Regina Bertola recorre a uma movimentação contínua dos 12 atores, ocupando planos variados do palco, com destaque para o espaço aéreo. Eles se dependuram em tubos de aço e cordas que compõem o cenário. Quando “escalam” as cordas, o quadro lembra uma partitura.
Há menos de quatro meses de estréia, “Viva o Povo Brasileiro” peca ainda pelo excesso. O gigantismo do tema, que resultou acertadamente na expansão do espaço cênico, afeta inversamente o roteiro. Quedas no ritmo e finais insinuados que nunca vêm, merecem atenção.
Mas o encanto está preservado na harmonia epifânica do elenco, nas belas vozes do Cláudia Valle e João Mello e na leveza de ser de Alminha interpretada por Lourdes Araújo. No violão e na direção musical de Gilvan de Oliveira. Na iluminação de Jorginho de Carvalho e César Ramires. Na preparação vocal e pesquisa de timbre de Babaya. No belo exercício de aperfeiçoar a perfeição do Ponto de Partida.
Na abertura da 6ª edição do Festival de Teatro de Curitiba, na quinta-feira passada, o Galpão mostrou seu novo trabalho, “Um Molière Imaginário”. Mais uma vez, prevalece aqui o espírito da festa, do encontro. O ator Eduardo Moreira troca o palco pela direção e adora uma estética paripasso com a de Villela.

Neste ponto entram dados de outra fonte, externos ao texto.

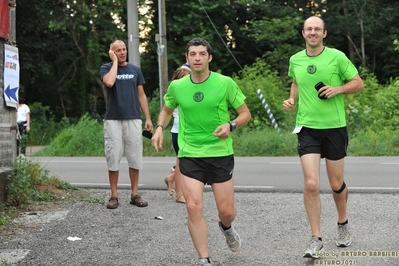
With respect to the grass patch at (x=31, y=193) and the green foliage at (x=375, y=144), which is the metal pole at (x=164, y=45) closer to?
the green foliage at (x=375, y=144)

O detalhismo do cenário, emoldurado por um fio de pequenas lâmpadas; o colorido dos figurinos e adereços; o ritual do canto e da música tocada ao vivo, com o elenco carregando seus instrumentos; enfim, o espectador identifica de imediato a coerência e a identidade do Galpão.
“Um Molière Imaginário”, contudo, perde muito do impacto no palco italiano, no edifício convencional. O teatro de rua pede um cara-a-cara com o público, uma proximidade com a roda. Na fria e distante Ópera de Arame, com toda a dificuldade acústica que se sabe, a interação perde muito.
Descontado isso, sobra o talento dos atores e o respectivo esforço em atingir a platéia. O recurso do microfone – um filtro que retém um pouco da magia, diga-se de passagem – atenuou o problema de audição na gigante estrutura de ferro erguido próxima a uma pedreira em Curitiba.
O recurso visual, a movimentação e principalmente a música – trata-se de um espetáculo musical, na essência – sustentam a história que “ressuscita” Molière da sua morte súbita no palco, na vida real, e o traz para o universo imaginário, com suas alegorias e evoluções de raízes populares. O autor francês do século 17, pai da farsa, é reverenciado sem pompa e muita circunstância brasileira. E tudo fluiria muito melhor na rua.